LondonWelshFlagYou have said that the RFU aren’t ‘very sharp’ in the way they proceed over cases like this. Do you think there needs to be a change in assessing situations like this at the highest level?

I think to a degree. With this case, we always say ‘great things in hindsight.’ My criticism comes from where the club has been judged. It should be judged by the RFU standards but we should all realise how extraordinary this case is, to the point where both the RFU and the club were deceived. Honestly, I do not think there is a club in the land that is guarding itself from fraud and administration issues from a rogue employee. It is just such a bizarre case.

You have just mentioned it and it is no secret that it was one member of staff who made this happen, but do you think there was more London Welsh could have done as a club and have you changed your procedures to make sure this doesn’t happen again?

Well we have already made changes and hindsight will obviously tell you, you should do x, y and z. But the measures we have now put in place are really bolt and braces type measures, which I don’t think before this case, anyone would have been expected to do or are considered all that reasonable.

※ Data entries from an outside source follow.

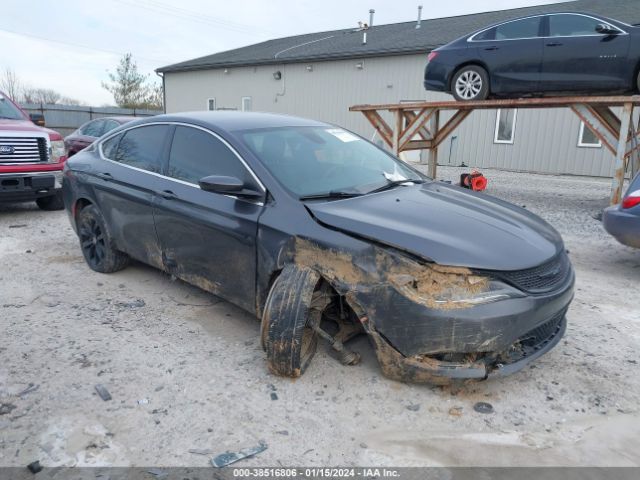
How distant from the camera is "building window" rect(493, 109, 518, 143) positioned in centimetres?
1645

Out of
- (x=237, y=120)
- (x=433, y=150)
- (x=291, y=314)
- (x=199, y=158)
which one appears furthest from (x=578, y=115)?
(x=291, y=314)

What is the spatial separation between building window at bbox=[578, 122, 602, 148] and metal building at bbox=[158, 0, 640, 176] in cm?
3

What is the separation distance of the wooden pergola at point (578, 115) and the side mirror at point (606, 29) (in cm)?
108

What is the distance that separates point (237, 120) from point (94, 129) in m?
9.04

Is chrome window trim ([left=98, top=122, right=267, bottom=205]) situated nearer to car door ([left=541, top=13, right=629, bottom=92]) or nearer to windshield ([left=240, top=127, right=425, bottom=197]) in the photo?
windshield ([left=240, top=127, right=425, bottom=197])

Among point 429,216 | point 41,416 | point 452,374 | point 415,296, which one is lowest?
point 41,416

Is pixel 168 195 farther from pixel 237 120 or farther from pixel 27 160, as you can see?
pixel 27 160

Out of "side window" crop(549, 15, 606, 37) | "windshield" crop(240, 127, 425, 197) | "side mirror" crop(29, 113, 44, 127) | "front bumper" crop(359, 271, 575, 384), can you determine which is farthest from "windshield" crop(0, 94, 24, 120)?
"side window" crop(549, 15, 606, 37)

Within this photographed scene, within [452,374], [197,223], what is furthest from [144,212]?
[452,374]

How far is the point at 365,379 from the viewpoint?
3.09 m

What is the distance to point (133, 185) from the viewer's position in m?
4.32

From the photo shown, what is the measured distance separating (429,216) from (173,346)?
78.7 inches

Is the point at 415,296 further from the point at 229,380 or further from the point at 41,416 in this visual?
the point at 41,416

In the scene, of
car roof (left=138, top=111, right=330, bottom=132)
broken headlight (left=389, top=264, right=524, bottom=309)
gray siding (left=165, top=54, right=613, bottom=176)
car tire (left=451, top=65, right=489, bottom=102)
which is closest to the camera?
broken headlight (left=389, top=264, right=524, bottom=309)
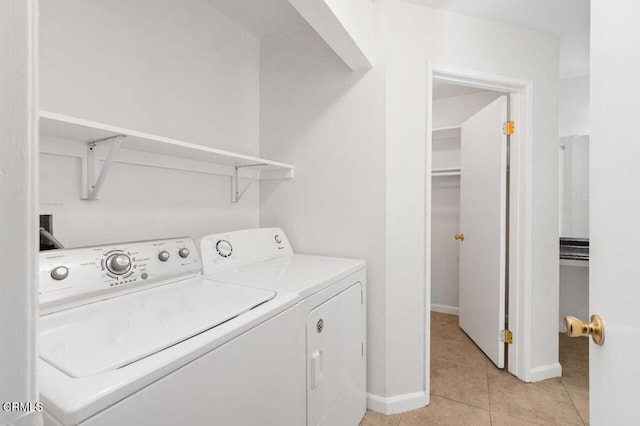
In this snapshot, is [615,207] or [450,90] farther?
[450,90]

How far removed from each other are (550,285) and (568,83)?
6.82 ft

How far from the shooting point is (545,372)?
2.08 metres

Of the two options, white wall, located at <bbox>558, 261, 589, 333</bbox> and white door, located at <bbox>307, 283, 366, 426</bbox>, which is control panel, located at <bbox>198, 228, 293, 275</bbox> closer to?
white door, located at <bbox>307, 283, 366, 426</bbox>

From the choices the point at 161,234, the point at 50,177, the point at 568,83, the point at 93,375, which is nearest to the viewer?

The point deduction obviously does not help London Welsh in your bid to stay up. How important, financially and commercially is it for the club to stay in the Premiership?

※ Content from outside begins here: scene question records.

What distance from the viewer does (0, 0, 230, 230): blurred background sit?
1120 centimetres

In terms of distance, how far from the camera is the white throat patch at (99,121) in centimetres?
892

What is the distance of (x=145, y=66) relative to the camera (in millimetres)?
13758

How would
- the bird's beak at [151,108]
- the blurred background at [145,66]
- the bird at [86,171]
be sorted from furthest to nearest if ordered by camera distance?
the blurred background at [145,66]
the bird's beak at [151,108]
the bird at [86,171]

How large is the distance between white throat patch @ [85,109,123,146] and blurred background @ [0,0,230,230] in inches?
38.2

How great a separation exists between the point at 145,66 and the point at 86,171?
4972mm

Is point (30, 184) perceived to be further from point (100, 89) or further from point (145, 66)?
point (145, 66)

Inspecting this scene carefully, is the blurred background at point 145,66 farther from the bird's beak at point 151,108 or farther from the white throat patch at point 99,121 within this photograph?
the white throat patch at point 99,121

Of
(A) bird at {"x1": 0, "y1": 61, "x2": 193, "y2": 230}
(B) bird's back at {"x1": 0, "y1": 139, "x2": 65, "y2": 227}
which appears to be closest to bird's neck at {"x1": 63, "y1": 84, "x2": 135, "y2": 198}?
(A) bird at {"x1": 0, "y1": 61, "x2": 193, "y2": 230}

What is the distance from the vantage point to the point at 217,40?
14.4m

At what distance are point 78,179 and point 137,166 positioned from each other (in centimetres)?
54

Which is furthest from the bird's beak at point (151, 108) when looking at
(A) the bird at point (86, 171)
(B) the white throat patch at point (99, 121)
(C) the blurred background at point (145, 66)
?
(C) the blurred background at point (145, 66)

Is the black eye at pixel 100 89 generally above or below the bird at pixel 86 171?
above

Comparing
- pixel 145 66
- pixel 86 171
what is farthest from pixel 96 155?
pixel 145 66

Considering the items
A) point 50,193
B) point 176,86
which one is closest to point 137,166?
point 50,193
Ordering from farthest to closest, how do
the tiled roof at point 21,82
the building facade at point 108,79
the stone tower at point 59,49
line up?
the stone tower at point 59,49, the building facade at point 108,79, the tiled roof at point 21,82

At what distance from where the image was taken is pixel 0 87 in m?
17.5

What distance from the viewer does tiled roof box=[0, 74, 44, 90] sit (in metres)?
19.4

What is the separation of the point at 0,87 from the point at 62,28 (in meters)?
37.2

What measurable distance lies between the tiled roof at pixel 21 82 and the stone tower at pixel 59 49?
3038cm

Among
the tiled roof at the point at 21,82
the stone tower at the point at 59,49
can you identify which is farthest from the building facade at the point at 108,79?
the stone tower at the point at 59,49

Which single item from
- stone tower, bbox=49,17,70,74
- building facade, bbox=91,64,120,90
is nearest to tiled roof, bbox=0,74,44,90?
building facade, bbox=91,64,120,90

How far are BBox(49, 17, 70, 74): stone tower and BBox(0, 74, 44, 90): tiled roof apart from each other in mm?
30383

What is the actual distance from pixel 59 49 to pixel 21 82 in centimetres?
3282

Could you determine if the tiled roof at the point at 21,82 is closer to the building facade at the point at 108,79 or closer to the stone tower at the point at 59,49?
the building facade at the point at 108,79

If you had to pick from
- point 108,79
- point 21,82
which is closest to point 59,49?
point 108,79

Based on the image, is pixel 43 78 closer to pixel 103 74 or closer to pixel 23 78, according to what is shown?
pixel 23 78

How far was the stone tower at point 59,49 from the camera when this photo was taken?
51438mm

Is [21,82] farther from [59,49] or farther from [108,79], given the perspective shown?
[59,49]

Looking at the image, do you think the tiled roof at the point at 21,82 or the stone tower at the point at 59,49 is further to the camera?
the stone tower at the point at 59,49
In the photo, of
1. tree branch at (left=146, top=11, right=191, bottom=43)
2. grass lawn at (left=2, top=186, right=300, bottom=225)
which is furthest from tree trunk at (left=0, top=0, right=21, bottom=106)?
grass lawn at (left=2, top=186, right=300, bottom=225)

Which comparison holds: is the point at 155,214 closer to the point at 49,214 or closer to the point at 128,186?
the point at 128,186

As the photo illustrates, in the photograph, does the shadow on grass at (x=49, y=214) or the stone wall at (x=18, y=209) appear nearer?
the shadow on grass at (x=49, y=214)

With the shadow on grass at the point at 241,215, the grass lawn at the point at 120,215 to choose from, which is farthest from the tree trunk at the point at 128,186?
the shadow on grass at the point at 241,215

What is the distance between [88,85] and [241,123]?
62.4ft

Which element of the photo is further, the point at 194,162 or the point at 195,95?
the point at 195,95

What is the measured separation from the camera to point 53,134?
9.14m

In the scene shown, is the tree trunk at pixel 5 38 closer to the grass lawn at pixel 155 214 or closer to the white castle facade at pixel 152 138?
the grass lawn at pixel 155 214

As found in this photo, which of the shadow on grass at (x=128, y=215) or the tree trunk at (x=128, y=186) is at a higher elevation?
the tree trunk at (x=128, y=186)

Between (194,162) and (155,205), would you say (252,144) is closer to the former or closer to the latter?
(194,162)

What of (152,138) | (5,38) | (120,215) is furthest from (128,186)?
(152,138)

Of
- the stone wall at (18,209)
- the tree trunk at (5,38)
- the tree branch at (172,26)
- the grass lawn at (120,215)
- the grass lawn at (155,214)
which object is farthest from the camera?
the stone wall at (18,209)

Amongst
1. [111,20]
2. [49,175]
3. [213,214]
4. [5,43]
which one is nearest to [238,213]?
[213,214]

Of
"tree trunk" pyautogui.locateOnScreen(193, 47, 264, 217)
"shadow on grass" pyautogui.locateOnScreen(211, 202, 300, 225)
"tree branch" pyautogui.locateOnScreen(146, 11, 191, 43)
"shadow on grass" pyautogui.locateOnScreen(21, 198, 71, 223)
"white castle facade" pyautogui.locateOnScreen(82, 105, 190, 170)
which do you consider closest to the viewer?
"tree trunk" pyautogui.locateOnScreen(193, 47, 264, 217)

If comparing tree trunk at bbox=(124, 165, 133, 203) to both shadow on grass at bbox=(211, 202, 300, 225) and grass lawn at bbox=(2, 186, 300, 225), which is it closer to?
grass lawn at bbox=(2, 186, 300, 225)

It is crucial really for the club’s ambitions to stay in the Premiership and at the Kassam Stadium in Oxford.  It attracts new investment which it desperately needs to do and push on. Without premiership status, that leaves a much bigger uphill struggle to gain that investment.

So if you are to be relegated, what steps would you need to take to bring yourself back up?

Well again it is all about investment and it always has been, pure and simple. Short term, it is about the desire of the current board of investors to supply more money, or to attract new investment. I would have thought, really for the club, it is about attracting new investment, but as I said that will be harder if we are not in the Premiership.

When the club was promoted, there were other problems with the RFU, because they deemed the stadium to be inappropriate. You battled this decision and won, but how do these episodes affect your club’s relationship with the RFU?

It is a love, hate relationship (laughs). No, there is a mutual respect between us and the RFU. I think the case last year was obviously very well publicised and it was difficult. But we have all moved on from that, the sport moves on and we as organisations have to move on. That is the way it happens. I really do not think there are any hard feelings. But the effect it has on the business is incredible.  There’s the time, the financial side of things and the resources.  These kinds of cases put a huge strain on the resources of the club and they can really take away from the day to day business.